On Thu, 8 Nov 2012, Lukáš Czerner wrote:

> Date: Thu, 8 Nov 2012 14:43:19 +0100 (CET)
> From: Lukáš Czerner <lczerner@xxxxxxxxxx>
> To: Dmitry Monakhov <dmonakhov@xxxxxxxxxx>
> Cc: Lukas Czerner <lczerner@xxxxxxxxxx>, linux-ext4@xxxxxxxxxxxxxxx,
>     tytso@xxxxxxx
> Subject: Re: [PATCH] ext4: Prevent race while waling extent tree
> 
> On Thu, 8 Nov 2012, Dmitry Monakhov wrote:
> 
> > Date: Thu, 08 Nov 2012 16:01:17 +0400
> > From: Dmitry Monakhov <dmonakhov@xxxxxxxxxx>
> > To: Lukas Czerner <lczerner@xxxxxxxxxx>, linux-ext4@xxxxxxxxxxxxxxx
> > Cc: tytso@xxxxxxx, Lukas Czerner <lczerner@xxxxxxxxxx>
> > Subject: Re: [PATCH] ext4: Prevent race while waling extent tree
> > 
> > On Thu,  8 Nov 2012 12:08:49 +0100, Lukas Czerner <lczerner@xxxxxxxxxx> wrote:
> > > Currently ext4_ext_walk_space() only takes i_data_sem for read when
> > > searching for the extent at given block with ext4_ext_find_extent().
> > > Then it drops the lock and the extent tree can be changed at will.
> > > However later on we're searching for the 'next' extent, but the extent
> > > tree might already have changed, so the information might not be
> > > accurate.
> > > 
> > > In fact we can hit BUG_ON(end <= start) if the extent got inserted into
> > > the tree after the one we found and before the block we were searching
> > > for. This has been reproduced by running xfstests 225 in loop on s390x
> > > architecture, but theoretically we could hit this on any other
> > > architecture as well, but probably not as often.
> > > 
> > > ext4_ext_walk_space() is currently only used from ext4_fiemap() and even
> > > if we do not hit the BUG_ON() fiemap might return scrambled information
> > > to the user.
> > > 
> > > Fix this by requiring ext4_ext_walk_space() to be called with i_data_sem
> > > held.
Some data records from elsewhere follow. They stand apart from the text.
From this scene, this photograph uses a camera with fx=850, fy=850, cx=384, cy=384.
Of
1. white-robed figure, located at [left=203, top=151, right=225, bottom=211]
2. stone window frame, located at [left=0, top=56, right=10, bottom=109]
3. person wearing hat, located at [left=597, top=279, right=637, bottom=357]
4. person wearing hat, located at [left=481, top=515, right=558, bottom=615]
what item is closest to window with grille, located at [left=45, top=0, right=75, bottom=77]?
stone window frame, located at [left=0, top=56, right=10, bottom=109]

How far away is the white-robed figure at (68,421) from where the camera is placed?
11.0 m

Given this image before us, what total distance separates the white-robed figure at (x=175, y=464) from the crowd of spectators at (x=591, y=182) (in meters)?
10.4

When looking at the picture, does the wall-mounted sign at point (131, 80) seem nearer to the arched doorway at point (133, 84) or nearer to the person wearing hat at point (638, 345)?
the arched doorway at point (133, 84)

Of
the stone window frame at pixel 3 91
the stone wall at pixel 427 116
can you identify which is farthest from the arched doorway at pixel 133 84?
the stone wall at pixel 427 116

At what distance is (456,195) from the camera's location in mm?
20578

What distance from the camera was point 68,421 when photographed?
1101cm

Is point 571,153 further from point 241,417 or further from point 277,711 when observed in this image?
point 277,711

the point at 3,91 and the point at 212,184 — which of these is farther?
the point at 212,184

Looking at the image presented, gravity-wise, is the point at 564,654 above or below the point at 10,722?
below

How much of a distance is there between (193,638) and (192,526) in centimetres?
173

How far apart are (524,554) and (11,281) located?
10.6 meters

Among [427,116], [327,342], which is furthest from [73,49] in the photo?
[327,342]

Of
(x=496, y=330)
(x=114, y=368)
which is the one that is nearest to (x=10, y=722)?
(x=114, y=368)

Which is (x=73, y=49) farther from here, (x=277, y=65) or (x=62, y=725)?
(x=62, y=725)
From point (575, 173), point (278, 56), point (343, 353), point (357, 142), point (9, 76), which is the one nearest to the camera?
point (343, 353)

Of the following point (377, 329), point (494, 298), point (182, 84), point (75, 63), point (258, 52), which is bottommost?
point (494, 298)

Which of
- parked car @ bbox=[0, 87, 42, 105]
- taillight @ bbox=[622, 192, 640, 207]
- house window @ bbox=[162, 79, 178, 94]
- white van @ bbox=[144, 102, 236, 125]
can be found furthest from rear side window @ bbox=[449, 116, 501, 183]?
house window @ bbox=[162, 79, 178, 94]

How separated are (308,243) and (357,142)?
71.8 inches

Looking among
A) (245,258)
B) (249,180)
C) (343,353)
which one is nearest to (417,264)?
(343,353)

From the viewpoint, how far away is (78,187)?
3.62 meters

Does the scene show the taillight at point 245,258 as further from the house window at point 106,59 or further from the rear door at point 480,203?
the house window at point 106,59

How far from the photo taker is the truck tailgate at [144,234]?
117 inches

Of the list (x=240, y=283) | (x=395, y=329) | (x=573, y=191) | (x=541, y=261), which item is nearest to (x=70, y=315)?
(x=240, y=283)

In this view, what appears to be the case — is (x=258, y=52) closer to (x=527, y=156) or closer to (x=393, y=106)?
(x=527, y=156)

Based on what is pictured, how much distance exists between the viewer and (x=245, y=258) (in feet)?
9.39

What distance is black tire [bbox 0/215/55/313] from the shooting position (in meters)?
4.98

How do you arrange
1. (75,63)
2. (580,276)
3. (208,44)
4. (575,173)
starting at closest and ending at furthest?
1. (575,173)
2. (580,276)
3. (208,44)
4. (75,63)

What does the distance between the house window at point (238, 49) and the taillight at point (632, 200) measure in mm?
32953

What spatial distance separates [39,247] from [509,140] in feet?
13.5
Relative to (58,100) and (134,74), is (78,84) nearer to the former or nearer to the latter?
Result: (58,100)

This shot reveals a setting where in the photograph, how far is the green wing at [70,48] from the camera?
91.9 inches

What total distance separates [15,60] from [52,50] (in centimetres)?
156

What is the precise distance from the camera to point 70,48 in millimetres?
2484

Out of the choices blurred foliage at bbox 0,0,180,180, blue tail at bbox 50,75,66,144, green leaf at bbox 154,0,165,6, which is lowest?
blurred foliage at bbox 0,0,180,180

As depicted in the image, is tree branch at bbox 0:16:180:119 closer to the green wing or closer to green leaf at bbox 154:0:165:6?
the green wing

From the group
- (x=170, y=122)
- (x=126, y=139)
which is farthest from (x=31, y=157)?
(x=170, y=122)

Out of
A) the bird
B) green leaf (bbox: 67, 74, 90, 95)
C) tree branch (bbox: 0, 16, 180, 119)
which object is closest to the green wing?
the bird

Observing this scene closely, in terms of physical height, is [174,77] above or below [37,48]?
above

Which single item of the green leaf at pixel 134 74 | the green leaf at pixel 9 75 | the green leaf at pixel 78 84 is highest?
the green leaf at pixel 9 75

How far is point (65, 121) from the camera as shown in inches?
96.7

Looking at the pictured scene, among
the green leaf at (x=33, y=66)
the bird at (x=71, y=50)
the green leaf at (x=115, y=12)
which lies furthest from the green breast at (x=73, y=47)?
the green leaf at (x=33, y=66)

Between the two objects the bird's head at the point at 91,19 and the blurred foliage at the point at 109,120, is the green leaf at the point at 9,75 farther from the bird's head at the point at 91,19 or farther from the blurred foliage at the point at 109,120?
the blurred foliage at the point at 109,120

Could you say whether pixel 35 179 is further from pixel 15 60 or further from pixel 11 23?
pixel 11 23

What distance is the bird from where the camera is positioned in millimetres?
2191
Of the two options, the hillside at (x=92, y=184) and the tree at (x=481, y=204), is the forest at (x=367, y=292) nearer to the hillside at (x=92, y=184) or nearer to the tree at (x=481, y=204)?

By calling it from ext4_fiemap() we can only take the i_data_sem
> > > for read, but possibly other users might want to modify the extents so
> > > they will be able to take write lock.
> > Agree as a short term fix for BUGON case, but Theodore suggested to use
> > seqlock approach http://lists.openwall.net/linux-ext4/2011/10/26/25
> 
> Yeah, it make sense to protect us from fiemap abuse, however using
> seqlock for walking the extent tree seems like an overkill
> especially considering how much work will that require. We would
> have to make sure that everything we do in the ext4_ext_walk_space()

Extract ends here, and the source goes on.